* **Document excerpt**:
........
Statistics

netin.stats.distributions.fit_power_law(data: array | Set | List, discrete: bool = True, xmin: None | int | float = None, xmax: None | int | float = None, **kwargs) Fit

Fits a power-law of a given distribution.

Parameters

data: Union[np.array, Set, List]

The data to fit.

discrete: bool

Whether the data is discrete or not.

xmin: Union[None, int, float]

The minimum value of the data.

xmax: Union[None, int, float]

The maximum value of the data.

kwargs: dict

Additional arguments to pass to the powerlaw.Fit constructor.

Returns

powerlaw.Fit

The fitted power-law.

netin.stats.distributions.get_ccdf(df: ~pandas.core.frame.DataFrame, x: str, total: float | None = None) -> (<class 'numpy.ndarray'>, <class 'numpy.ndarray'>)

Computes the complementary cumulative distribution CCDF of the input data.

Parameters

dfpd.DataFrame

DataFrame that contains the data.

xstr

The column name of the data.

totalfloat

The total amount by which to normalize the data.
........
* **Data supplied**:
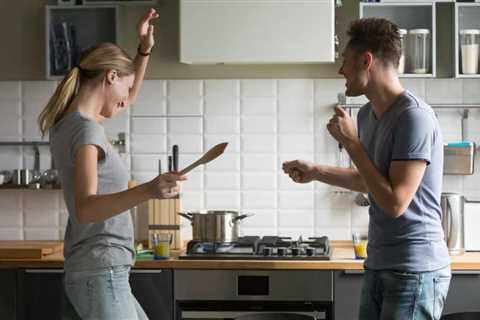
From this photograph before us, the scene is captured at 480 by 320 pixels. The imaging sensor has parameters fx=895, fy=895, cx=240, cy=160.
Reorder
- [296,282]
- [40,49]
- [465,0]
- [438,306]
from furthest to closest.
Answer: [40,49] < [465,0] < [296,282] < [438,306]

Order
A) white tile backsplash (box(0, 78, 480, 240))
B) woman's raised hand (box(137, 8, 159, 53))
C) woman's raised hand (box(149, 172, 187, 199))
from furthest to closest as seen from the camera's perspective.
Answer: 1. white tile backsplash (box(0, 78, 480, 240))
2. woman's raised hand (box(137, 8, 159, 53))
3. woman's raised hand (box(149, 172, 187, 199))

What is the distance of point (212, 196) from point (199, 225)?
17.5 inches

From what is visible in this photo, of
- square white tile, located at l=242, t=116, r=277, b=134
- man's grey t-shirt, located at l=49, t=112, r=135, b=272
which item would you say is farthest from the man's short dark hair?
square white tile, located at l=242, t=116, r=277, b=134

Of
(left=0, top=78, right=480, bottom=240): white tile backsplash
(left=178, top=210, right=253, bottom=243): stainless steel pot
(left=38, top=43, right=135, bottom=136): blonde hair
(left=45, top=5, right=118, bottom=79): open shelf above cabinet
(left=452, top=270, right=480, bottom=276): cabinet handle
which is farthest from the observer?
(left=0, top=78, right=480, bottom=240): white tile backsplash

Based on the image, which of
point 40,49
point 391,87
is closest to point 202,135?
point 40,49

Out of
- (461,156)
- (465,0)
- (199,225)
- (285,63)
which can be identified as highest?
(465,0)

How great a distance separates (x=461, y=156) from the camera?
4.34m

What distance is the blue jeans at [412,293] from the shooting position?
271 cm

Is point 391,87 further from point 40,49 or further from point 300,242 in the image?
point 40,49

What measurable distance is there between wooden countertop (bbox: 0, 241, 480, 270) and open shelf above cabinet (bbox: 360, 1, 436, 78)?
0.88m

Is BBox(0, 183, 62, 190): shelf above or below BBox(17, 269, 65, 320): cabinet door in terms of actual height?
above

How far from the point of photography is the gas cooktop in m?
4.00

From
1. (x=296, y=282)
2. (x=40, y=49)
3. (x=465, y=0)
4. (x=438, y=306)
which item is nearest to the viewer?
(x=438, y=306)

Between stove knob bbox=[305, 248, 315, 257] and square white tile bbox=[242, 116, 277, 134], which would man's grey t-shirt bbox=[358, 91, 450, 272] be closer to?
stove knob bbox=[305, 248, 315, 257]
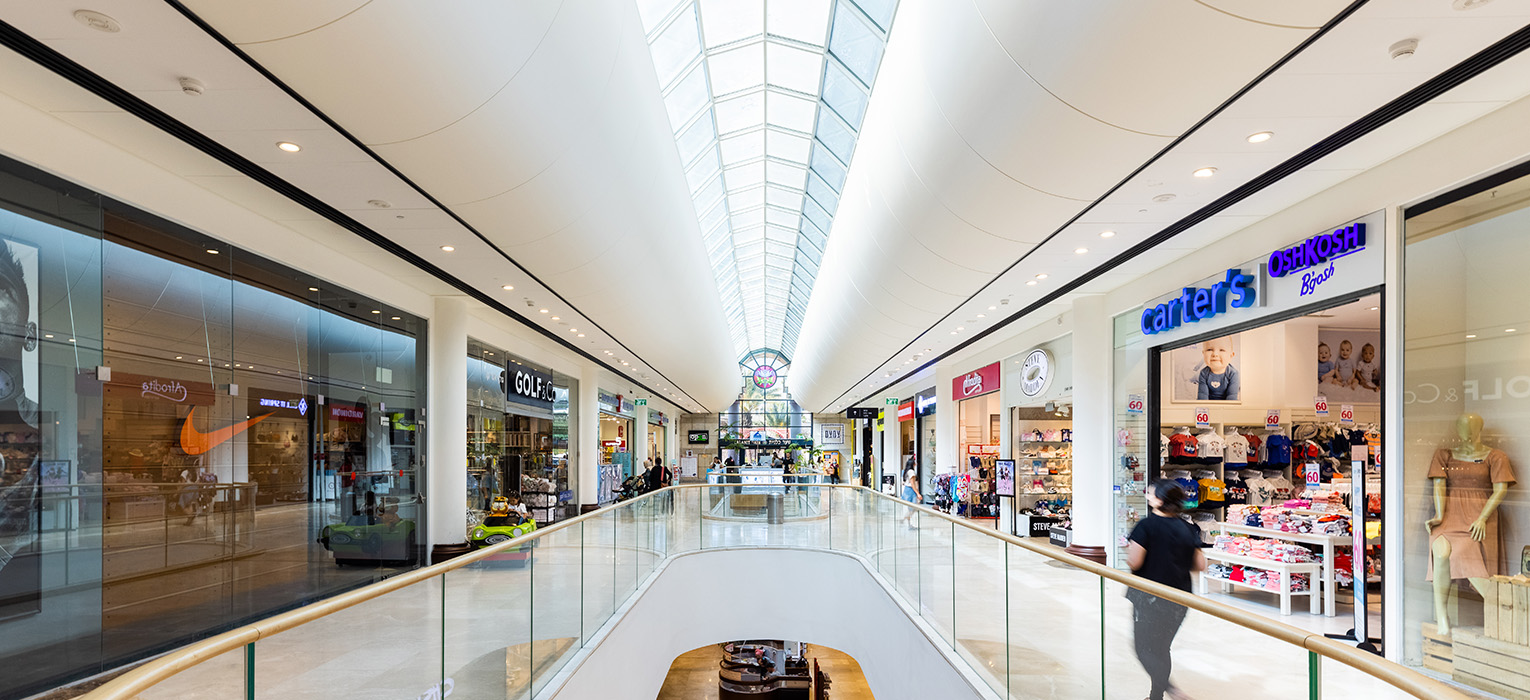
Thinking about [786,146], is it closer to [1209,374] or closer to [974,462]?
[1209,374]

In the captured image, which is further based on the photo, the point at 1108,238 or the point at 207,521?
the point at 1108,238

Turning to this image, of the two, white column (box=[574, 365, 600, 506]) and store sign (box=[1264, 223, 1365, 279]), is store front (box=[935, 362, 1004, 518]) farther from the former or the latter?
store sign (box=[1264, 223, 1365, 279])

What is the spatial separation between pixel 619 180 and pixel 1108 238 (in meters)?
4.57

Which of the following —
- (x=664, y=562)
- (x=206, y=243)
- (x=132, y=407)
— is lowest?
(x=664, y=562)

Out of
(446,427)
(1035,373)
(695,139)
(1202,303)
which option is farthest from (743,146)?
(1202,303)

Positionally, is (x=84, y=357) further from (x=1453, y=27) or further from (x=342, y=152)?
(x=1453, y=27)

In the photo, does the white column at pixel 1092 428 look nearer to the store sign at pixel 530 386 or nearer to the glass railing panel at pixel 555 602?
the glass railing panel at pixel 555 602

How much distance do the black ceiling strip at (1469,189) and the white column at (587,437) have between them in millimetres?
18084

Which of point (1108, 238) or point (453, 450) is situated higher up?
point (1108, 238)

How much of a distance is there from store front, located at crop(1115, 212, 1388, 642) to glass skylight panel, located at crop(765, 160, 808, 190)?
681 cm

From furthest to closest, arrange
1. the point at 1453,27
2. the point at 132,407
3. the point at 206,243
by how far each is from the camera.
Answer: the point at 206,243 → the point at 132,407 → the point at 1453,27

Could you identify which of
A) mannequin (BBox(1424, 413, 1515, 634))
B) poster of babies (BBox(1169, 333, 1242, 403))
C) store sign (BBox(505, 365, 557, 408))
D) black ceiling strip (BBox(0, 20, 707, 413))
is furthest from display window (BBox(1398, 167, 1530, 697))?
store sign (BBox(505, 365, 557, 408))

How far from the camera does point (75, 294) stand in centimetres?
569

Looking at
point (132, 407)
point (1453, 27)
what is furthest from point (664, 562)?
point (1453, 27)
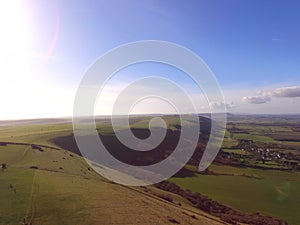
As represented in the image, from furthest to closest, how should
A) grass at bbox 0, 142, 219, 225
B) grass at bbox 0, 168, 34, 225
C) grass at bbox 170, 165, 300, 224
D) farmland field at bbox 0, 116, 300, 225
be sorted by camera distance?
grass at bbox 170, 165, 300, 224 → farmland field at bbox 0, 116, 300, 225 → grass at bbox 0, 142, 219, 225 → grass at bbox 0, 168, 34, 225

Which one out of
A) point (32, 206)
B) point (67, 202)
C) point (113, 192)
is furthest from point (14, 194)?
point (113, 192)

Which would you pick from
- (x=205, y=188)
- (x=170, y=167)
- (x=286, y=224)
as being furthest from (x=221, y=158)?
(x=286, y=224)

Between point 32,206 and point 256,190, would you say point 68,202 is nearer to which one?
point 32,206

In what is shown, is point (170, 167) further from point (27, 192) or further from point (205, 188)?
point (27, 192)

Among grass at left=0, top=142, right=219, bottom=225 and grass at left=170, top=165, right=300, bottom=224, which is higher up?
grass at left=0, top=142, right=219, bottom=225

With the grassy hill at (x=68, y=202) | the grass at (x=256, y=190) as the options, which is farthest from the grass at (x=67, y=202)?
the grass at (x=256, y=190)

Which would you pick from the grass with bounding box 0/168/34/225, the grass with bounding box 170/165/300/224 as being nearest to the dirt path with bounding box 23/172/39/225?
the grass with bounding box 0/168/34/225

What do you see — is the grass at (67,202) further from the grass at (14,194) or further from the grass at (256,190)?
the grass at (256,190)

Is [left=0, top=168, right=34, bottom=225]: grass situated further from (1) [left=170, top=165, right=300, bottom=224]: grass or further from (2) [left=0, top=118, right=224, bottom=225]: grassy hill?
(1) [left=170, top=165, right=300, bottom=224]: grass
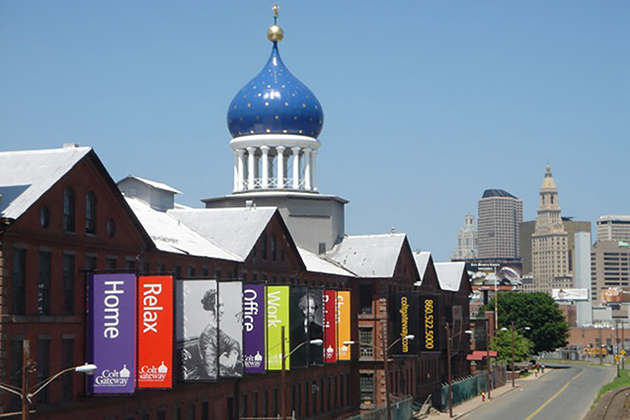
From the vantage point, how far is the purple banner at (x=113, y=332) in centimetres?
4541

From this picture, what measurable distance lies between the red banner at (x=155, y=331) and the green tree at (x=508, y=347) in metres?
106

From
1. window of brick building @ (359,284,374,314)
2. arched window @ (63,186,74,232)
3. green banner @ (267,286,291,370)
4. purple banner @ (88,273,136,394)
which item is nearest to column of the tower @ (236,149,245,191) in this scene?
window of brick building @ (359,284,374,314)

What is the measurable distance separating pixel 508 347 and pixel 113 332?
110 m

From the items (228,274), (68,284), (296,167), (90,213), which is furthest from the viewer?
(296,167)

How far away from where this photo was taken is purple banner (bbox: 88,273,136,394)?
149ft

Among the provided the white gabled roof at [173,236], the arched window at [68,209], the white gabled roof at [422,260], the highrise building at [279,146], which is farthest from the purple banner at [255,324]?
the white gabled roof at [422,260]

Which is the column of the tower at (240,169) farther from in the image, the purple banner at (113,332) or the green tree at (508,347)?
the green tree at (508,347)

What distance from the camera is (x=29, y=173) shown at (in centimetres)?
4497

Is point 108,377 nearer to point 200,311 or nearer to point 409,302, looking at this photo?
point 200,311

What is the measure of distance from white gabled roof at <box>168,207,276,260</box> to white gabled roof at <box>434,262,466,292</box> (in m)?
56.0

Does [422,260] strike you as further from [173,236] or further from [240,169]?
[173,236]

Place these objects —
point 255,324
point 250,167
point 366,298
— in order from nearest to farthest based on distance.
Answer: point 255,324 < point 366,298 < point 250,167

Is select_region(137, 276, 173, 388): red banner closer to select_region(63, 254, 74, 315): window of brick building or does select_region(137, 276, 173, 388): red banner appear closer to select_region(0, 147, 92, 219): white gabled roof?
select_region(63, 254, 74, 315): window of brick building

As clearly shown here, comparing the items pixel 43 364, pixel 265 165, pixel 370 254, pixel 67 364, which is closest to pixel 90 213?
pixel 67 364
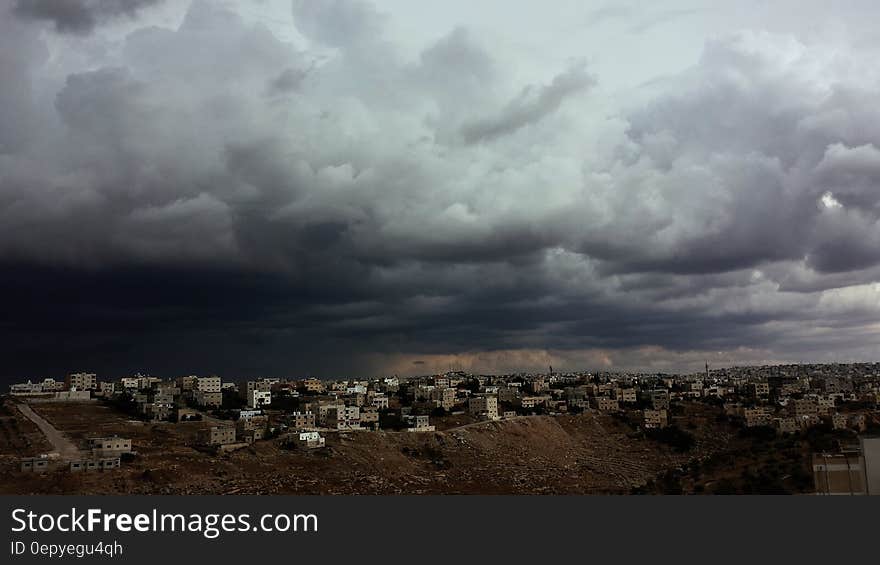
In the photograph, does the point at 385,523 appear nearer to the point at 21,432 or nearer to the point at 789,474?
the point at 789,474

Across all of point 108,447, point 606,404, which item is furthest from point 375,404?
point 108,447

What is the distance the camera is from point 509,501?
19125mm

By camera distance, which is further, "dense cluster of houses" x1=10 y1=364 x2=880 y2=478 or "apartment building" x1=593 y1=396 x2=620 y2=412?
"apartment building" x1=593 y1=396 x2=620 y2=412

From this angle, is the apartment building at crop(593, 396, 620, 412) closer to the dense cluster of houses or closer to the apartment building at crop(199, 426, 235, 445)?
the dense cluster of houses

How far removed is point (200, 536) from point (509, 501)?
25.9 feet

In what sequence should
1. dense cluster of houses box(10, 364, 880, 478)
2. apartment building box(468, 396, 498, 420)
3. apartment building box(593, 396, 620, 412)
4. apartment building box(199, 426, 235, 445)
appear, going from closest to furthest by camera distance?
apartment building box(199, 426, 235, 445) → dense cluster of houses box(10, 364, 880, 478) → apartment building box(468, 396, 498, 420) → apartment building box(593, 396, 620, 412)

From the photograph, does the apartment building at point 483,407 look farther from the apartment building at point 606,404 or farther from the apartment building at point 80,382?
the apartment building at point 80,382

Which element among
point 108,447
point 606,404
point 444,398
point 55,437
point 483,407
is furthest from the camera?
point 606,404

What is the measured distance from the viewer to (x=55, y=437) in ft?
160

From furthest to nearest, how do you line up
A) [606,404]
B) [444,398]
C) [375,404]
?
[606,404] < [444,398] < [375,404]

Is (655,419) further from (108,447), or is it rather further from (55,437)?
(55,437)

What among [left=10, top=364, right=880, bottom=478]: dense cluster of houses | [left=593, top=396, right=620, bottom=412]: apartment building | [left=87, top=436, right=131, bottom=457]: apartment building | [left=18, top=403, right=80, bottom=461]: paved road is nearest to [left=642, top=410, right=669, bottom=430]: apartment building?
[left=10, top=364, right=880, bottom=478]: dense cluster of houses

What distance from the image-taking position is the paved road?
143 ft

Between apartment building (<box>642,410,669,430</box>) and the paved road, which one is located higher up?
........
* **Directives**:
• a. Please copy the listing from its first line through the line holding "Answer: [40,49] <", inclusive, and leave the pictures out.
• b. Continue the netin statistics documentation from the point where it stops.

* **Task-by-task results**:
• a.
From this photograph before us, the scene is captured at 480 by 320 pixels. The imaging sensor has parameters fx=895, fy=895, cx=240, cy=160.
Reorder
- [296,282]
- [40,49]
- [465,0]
- [438,306]
from furthest to closest.
Answer: [40,49] < [465,0] < [296,282] < [438,306]

• b.
Returns

Tuple[np.ndarray, np.ndarray]

Two arrays holding the x values and the y values (CCDF)

netin.stats.distributions.get_cdf(df: ~pandas.core.frame.DataFrame, x: str, total: float | None = None) -> (<class 'numpy.ndarray'>, <class 'numpy.ndarray'>)

Computes the cumulative distribution CDF of the input data.

Parameters

dfpd.DataFrame

DataFrame that contains the data.

xstr

The column name of the data.

totalfloat

The total amount by which to normalize the data. (not used here)

Returns

Tuple[np.ndarray, np.ndarray]

Two arrays holding the x values and the y values (CDF)

netin.stats.distributions.get_disparity(df: ~pandas.core.frame.DataFrame, x: str, total: float | None = None) -> (<class 'numpy.ndarray'>, <class 'numpy.ndarray'>)

Computes the disparity of the input data given by the column x.

Parameters

df: pd.DataFrame

DataFrame that contains the data.

x: str

The column name of the data.

total: float

The total amount by which to normalize the data. (not used here)

Returns

Tuple[np.ndarray, np.ndarray]

Two arrays holding the x values (ranking) and the y values (disparity)

netin.stats.distributions.get_fraction_of_minority(df: ~pandas.core.frame.DataFrame, x: str, total: float | None = None) -> (<class 'numpy.ndarray'>, <class 'numpy.ndarray'>)

Computes the fraction of minority in each top-k rank.

Parameters

df: pd.DataFrame

DataFrame that contains the data.

x: str

The column name of the data.

total: float

The total amount by which to normalize the data. (not used here)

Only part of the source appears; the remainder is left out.